额勒登保有质疑和琳的权力,不仅仅因为他正黄旗满洲副都统兼护军统领、内大臣,更是因为其曾因功两次图绘紫光阁。
无论是军功还是资历,额勒登保都比和琳强太多,如果和琳不是和珅弟弟,接替福康安出任大军统帅的必定是他。
当初朝廷命和琳出任平苗经略消息一出,不少福康安旧部都替额勒登保打抱不平,毕竟和琳从军不过两年,且这两年大多数时间都是负责军需后勤,怎么看和琳都不是担任统帅的最好人选。
奈何,人家有个好哥哥。
不少人也看出这是和珅如此安排是确保新君即位后自己能屹立不倒,然而事实上不少将领,尤其是福康安生前重用的那帮人对和琳,乃至对和珅都是心中不服的。
一来福康安生前常在这帮将领面前表露对和珅的鄙视,二来也是因为宠信和珅的乾隆爷马上就要退位。
都说一朝天子一朝臣,如此,军中的“富察系”自然存了异样想法。
事实上以额勒登保为首的富察系将领对福康安之死一直存疑,当初苗人首领吴半山已经举寨投降,福康安为此还特意送吴半山进京请封。但吴半山莫名其妙于半路逃跑被杀,随后已经投降的苗人复叛,导致前往接收的福康安中伏殉国。
此事太过蹊跷,且能做到公然杀吴半山的也只有和珅,加上福康安一死和琳便接替其成为大军统帅,怎么看福康安的死更像是一场阴谋,而非意外。
如此一来,忠于福康安的富察系将领于公忠于新君,于私要找出福康安之死真相,对和琳这位新统帅自然抵触。
“末将不敢!”
嘴里说着不敢的额勒登保却是毫不客气指出番索伦营全军覆没,健锐营也折损过半,眼下不管是东线的湖广清军还是西线的云贵清军面临的现实情况都不容乐观,因此认为最好等过完年再发起攻势。
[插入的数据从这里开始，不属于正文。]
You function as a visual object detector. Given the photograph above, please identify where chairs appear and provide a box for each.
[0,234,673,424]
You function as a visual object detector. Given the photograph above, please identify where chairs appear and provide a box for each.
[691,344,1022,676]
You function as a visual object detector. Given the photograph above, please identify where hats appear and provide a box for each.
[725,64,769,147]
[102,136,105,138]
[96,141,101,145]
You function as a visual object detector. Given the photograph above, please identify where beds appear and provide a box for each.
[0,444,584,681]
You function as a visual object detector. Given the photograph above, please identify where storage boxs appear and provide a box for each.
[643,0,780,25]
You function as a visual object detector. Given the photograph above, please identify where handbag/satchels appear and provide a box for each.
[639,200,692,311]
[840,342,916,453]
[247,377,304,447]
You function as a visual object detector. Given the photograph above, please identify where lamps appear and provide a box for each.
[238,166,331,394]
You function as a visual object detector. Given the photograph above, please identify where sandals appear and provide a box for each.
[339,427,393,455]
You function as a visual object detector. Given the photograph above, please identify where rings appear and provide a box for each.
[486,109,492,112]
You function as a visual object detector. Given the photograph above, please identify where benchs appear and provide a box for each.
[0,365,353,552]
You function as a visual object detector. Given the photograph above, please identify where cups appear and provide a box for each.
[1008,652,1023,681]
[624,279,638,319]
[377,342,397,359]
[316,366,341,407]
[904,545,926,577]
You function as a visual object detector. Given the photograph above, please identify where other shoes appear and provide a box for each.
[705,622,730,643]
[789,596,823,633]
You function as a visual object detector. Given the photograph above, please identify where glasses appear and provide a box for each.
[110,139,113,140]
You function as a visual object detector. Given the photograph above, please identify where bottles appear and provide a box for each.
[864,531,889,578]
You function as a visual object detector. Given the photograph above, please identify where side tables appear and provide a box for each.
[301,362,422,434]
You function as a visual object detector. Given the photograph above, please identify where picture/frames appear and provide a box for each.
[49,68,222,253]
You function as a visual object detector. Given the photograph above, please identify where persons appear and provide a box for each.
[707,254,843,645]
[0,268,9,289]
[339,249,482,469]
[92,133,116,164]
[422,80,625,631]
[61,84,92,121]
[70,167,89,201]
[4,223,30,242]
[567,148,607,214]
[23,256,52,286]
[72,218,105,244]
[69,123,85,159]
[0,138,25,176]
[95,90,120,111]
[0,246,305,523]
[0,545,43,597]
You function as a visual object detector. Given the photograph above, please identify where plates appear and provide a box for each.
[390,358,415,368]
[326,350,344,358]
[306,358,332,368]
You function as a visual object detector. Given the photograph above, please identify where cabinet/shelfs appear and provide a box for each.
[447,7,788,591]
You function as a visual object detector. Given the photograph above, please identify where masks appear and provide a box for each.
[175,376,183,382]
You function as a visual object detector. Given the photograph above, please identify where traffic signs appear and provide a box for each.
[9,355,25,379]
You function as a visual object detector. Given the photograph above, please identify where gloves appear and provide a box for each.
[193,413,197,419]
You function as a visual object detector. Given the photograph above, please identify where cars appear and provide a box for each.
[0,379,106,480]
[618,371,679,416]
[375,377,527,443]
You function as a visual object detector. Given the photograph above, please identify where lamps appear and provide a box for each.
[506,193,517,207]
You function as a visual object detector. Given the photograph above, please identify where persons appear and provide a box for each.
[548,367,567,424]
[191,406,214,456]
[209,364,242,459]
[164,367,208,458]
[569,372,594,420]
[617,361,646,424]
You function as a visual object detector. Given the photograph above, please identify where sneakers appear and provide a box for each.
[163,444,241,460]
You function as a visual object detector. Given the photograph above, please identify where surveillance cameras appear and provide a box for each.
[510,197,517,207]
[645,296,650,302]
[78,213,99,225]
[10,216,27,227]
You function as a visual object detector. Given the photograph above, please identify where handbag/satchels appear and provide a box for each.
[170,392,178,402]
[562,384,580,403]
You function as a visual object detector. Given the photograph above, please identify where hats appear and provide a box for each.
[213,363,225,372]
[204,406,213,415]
原因有三,一让现有兵马得以休整,补充粮械;二来也让八旗兵,尤其刚到苗疆的热河兵适应气候;三来朝廷从各省往苗疆调集的兵马大多在途中,也需要时间集结。
十四岁就以马甲身份从征缅甸和大小金川的额勒登保意见无疑十分中肯的,只是其意见却不符合和琳利益,或者说不符合和珅一党的利益。且额勒登保作为福康安嫡系带头反对和琳,本身也被视为一种“危险”信号。
新任云贵总督勒保便有意无意看了眼额勒登保,认为额勒登保虽有道理,但其当众质疑和琳决定还是缺了些“政治智慧”。
“福大帅生前常言剿苗如治水,宜疏不宜堵,宜缓不宜急。如今大帅尸骨未寒…”
明显缺乏“政治智慧”的额勒登保发言被和琳直接生生打断:“你口口声声福大帅生前如何,那本帅倒要问你,前年征高原福大帅下令抛弃辎重,此事,你额勒登保可记得?”
“末将自然记得!”
额勒登保脱口便道,他怎么可能不记得,因为他就在军中。
“既然记得,本帅问你,福大帅当时下令抛弃辎重是不是也不顾实情,可结果呢?”
和琳微哼一声,环视帐中诸将,“为将者,当审时度势,更当有破釜沉舟之勇。若事事求稳,畏首畏尾,何以建功立业?何以报效皇恩?”
额勒登保张了张嘴,竟一时无言。
那一次急行军结果虽然是好的,但实际真是冒险,当时福大帅下此命令时他还与德愣泰等人规劝过,福大帅却一意孤行,还好赌对了。
但眼下情形不同,苗疆战事东西两线都遭惨败,最能打的索伦营也全军覆没,十几万苗匪非一朝一夕可定,急于求成只会损兵折将。